Source text:
****************************************

# Already Resigned. Still Salary is Pending



## AmalK (Jan 7, 2014)

Hello All,

I was previously working on a LLC Company which is located on Duabi and I really did not satisfied with that employer and I found a New Job in JLT Free Zone and I moved to it. [Worked only there less than 6months]
On My Previous Company I cancelled my visa and That employer promised me to give my pending balance after he get a new person and I promised to him I will give 1/2 of the Visa cost for the New Person. 
He hold my 1 1/2 month salary with him and till now he didn't paid and now he is playing with me. He is giving dates that he will pay and he don't pay on the date. 

As well he is going to charge the all visa cost for new person.

In this kind of a Case How can I get my salary ? Can I file a Complaint against him on Labour Court ? Because I am already cancelled my visa with him. If yes Please explain me the situation like this


----------



## rsinner (Feb 3, 2009)

Before you cancelled your visa, you must have signed a piece of paper saying that the company has cleared all their dues towards you. So your case is a bit weak. 
Is there any written correspondence with your previous employer stating the payment arrangements?
In any case, contact the MOL to have a discussion with them. From what I have heard, they are sympathetic towards employee rights. Contact information (address, phone number, live chat etc on their website Ministry of Labour)


----------



## Fletch1969 (Nov 12, 2011)

rsinner said:


> Before you cancelled your visa, you must have signed a piece of paper saying that the company has cleared all their dues towards you. So your case is a bit weak.

****************************************

Given entries:
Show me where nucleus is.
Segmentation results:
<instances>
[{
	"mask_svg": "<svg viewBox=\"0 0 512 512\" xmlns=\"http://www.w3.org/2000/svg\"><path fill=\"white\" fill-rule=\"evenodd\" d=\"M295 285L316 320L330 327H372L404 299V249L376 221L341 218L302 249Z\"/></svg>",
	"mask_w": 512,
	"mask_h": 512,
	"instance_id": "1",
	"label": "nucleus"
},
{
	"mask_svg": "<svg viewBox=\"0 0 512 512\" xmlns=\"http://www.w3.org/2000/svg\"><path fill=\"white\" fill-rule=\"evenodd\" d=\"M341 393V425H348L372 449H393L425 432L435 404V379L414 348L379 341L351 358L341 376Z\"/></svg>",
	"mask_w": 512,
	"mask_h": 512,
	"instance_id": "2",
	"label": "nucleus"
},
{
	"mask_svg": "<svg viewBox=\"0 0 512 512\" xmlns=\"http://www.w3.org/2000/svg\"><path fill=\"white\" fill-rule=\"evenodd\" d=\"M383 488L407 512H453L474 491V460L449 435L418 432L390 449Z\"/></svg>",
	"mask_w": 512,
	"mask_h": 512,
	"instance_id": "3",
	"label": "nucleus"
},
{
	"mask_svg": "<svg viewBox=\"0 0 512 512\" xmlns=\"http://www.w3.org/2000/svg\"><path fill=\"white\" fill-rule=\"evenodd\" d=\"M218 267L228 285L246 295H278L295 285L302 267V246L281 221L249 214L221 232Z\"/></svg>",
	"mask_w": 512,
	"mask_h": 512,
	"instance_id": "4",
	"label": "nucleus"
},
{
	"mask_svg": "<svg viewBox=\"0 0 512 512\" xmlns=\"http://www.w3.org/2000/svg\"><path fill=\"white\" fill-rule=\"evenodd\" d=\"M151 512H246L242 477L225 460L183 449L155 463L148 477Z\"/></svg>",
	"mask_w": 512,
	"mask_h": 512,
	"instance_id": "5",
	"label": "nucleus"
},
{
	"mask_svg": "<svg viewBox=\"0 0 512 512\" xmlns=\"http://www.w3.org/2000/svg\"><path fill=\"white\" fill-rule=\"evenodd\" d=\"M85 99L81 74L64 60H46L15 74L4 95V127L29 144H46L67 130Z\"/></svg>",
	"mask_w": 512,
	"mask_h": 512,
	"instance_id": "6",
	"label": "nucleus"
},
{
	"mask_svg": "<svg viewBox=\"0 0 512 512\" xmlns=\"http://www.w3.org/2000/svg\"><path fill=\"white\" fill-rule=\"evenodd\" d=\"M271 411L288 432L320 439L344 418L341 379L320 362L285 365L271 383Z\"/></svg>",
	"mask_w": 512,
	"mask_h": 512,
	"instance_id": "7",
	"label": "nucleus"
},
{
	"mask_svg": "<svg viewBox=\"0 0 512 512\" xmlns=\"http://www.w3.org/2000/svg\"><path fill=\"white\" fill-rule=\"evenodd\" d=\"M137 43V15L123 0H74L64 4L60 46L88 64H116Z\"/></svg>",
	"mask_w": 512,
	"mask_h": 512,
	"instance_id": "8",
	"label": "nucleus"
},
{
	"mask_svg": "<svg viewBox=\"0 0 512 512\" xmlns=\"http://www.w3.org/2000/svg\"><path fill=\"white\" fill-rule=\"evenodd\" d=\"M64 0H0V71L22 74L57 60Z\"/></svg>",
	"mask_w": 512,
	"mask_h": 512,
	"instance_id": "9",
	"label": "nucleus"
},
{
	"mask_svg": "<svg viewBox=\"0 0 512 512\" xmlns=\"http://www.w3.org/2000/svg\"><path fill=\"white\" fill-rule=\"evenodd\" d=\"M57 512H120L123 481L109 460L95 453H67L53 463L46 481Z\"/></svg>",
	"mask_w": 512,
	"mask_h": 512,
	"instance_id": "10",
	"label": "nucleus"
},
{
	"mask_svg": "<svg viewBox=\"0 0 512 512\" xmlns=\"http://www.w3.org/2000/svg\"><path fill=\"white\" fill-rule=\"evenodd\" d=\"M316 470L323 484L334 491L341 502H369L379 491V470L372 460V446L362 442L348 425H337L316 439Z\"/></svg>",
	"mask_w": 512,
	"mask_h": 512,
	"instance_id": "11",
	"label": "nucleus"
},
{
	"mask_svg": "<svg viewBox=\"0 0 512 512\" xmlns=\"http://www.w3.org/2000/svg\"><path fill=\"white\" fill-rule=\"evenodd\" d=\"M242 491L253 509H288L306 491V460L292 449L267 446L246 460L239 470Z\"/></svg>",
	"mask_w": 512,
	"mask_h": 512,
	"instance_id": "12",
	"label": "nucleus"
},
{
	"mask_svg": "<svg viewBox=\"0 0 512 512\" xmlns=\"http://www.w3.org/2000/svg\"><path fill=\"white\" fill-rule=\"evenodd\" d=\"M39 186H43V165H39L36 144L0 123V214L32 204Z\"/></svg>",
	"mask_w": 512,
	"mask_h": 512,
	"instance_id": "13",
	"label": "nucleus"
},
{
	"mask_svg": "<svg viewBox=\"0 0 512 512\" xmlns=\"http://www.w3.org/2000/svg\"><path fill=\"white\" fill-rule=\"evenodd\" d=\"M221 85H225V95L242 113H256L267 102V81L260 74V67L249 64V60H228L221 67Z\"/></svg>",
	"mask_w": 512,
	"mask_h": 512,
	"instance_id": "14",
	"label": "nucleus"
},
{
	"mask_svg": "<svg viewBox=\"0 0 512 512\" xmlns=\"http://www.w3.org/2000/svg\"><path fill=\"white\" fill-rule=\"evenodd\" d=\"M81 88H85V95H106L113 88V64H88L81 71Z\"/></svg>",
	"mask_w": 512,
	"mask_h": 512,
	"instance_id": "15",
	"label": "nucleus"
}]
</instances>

****************************************

Written instruction A:
In the forum thread about the pending salary, substitute "manager" for "employer" and write out the stretch from "## AmalK (Jan" through "the New Person." with that change.
Written instruction B:
According to the forum thread about the pending salary, why is the original poster's case described as a bit weak?
Written instruction C:
List the usernames of everyone who posted in the forum thread about the pending salary.
Work only from the forum thread about the pending salary and leave the material aside.

Answer A:
## AmalK (Jan 7, 2014)

Hello All,

I was previously working on a LLC Company which is located on Duabi and I really did not satisfied with that manager and I found a New Job in JLT Free Zone and I moved to it. [Worked only there less than 6months]
On My Previous Company I cancelled my visa and That manager promised me to give my pending balance after he get a new person and I promised to him I will give 1/2 of the Visa cost for the New Person.

Answer B:
Before cancelling the visa, the poster must have signed a paper stating that the company had cleared all its dues toward the poster. That signed statement makes the claim for unpaid salary weaker.

Answer C:
AmalK, rsinner, Fletch1969